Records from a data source
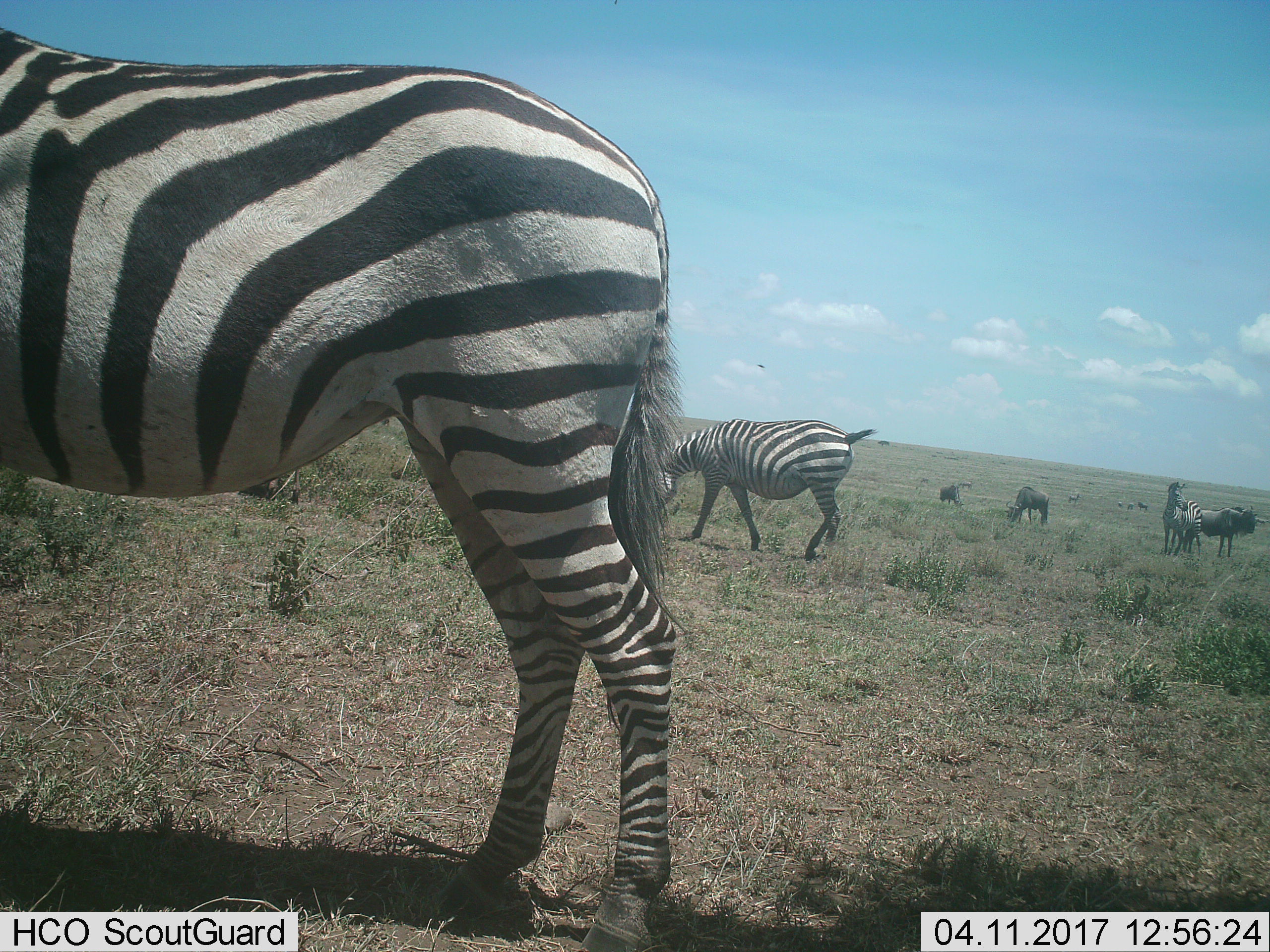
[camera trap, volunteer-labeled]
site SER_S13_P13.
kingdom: Animalia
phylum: Chordata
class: Mammalia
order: Artiodactyla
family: Bovidae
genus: Connochaetes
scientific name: Connochaetes taurinus taurinus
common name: blue wildebeest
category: wildebeestblue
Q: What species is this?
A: Wildebeestblue (blue wildebeest) (Connochaetes taurinus taurinus).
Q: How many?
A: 3.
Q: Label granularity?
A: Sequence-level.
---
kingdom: Animalia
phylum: Chordata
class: Mammalia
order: Perissodactyla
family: Equidae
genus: Equus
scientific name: Equus quagga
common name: plains zebra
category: zebraplains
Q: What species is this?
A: Zebraplains (plains zebra) (Equus quagga).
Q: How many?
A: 3.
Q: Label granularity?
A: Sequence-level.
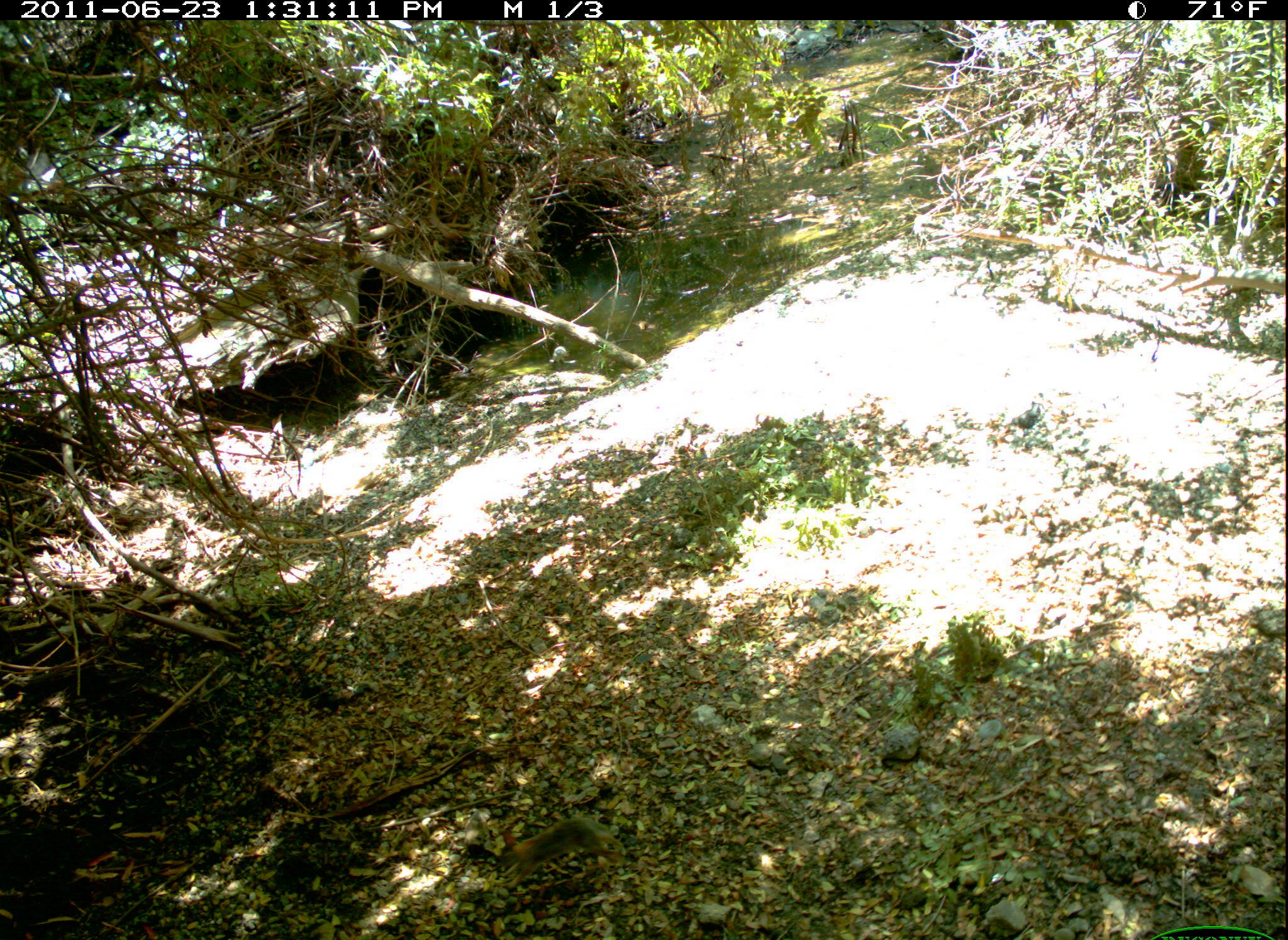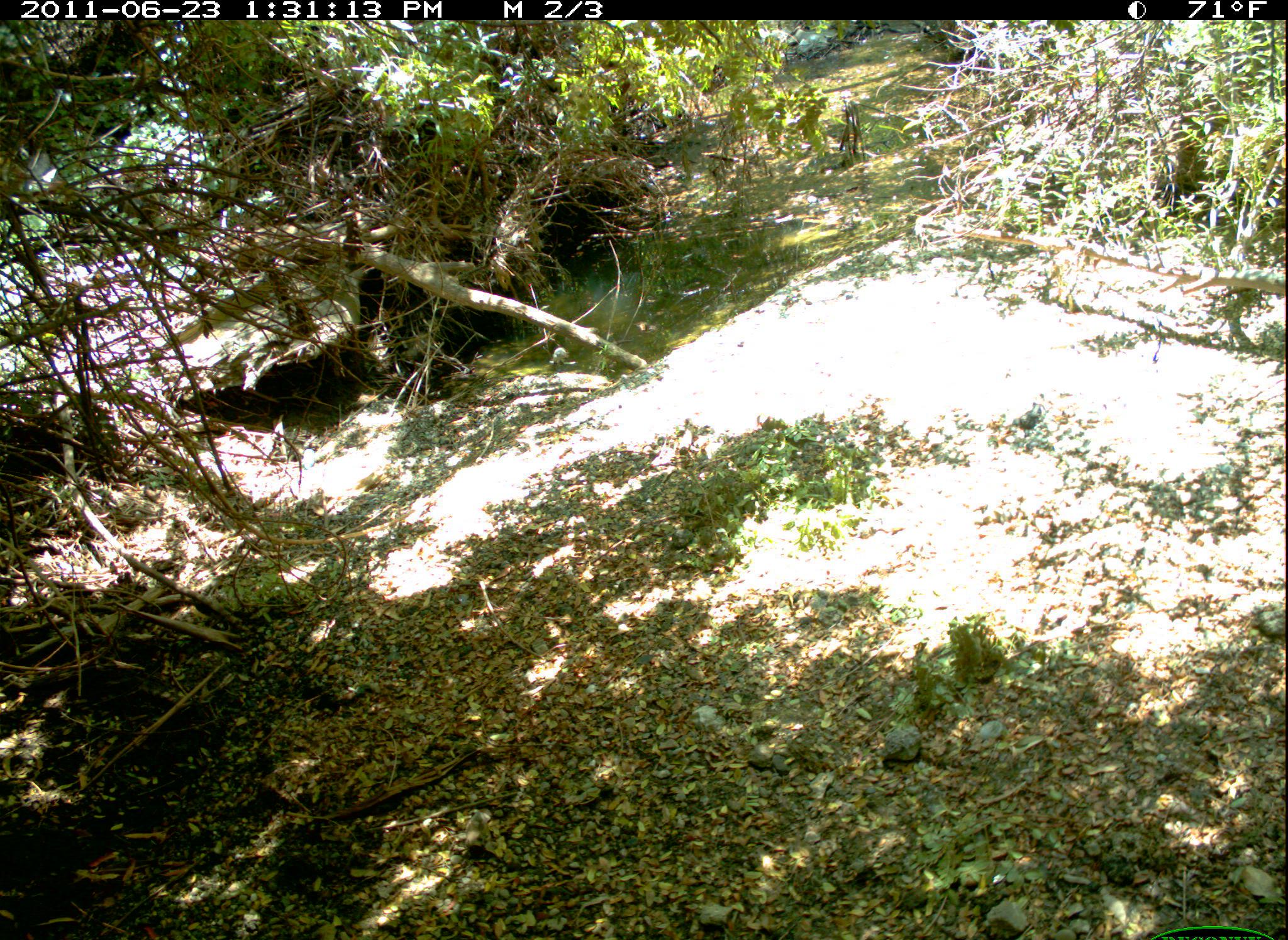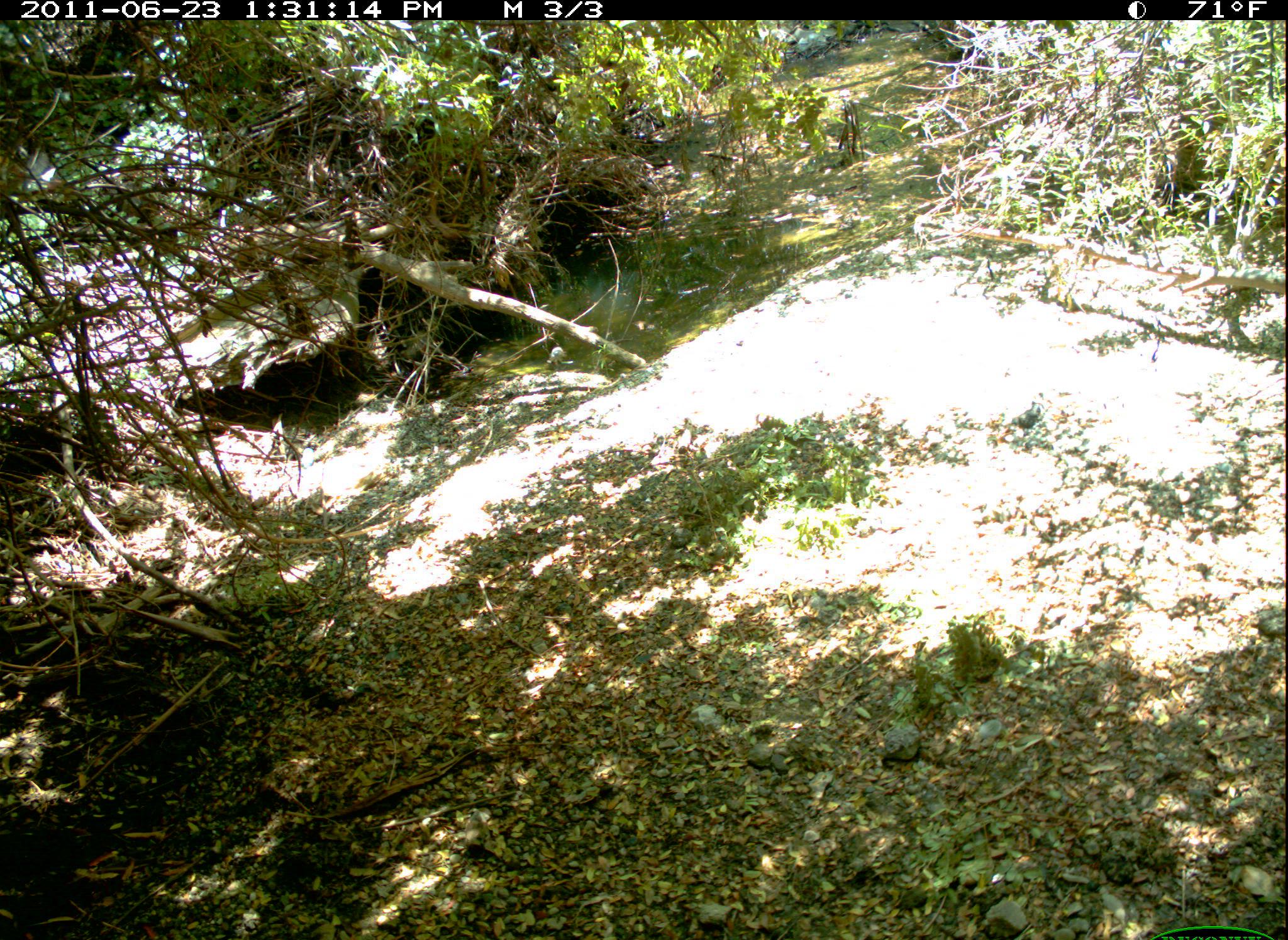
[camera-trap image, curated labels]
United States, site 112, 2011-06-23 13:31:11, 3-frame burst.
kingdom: Animalia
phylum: Chordata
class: Mammalia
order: Lagomorpha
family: Leporidae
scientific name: Leporidae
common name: rabbits and hares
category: rabbit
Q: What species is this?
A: Rabbit (rabbits and hares) (Leporidae).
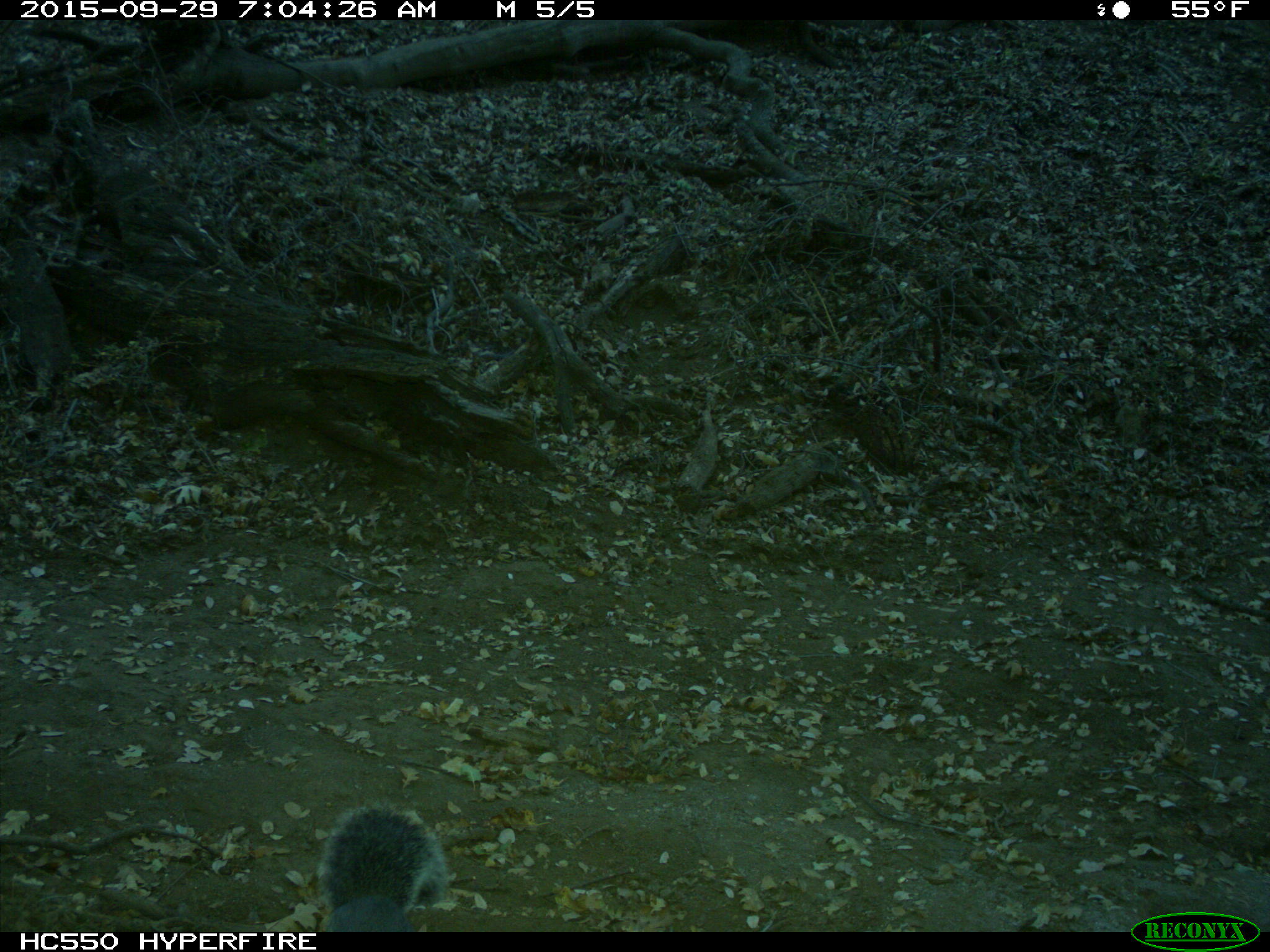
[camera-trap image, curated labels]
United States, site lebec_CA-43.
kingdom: Animalia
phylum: Chordata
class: Mammalia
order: Rodentia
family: Sciuridae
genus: Sciurus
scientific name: Sciurus carolinensis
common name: eastern gray squirrel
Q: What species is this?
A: Sciurus carolinensis (eastern gray squirrel).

→ Exercise
Starting at the line that holds "family: Sciuridae", set down each line exactly through the last line of the records above, and no others.

→ Problem solution
family: Sciuridae
genus: Sciurus
scientific name: Sciurus carolinensis
common name: eastern gray squirrel
Q: What species is this?
A: Sciurus carolinensis (eastern gray squirrel).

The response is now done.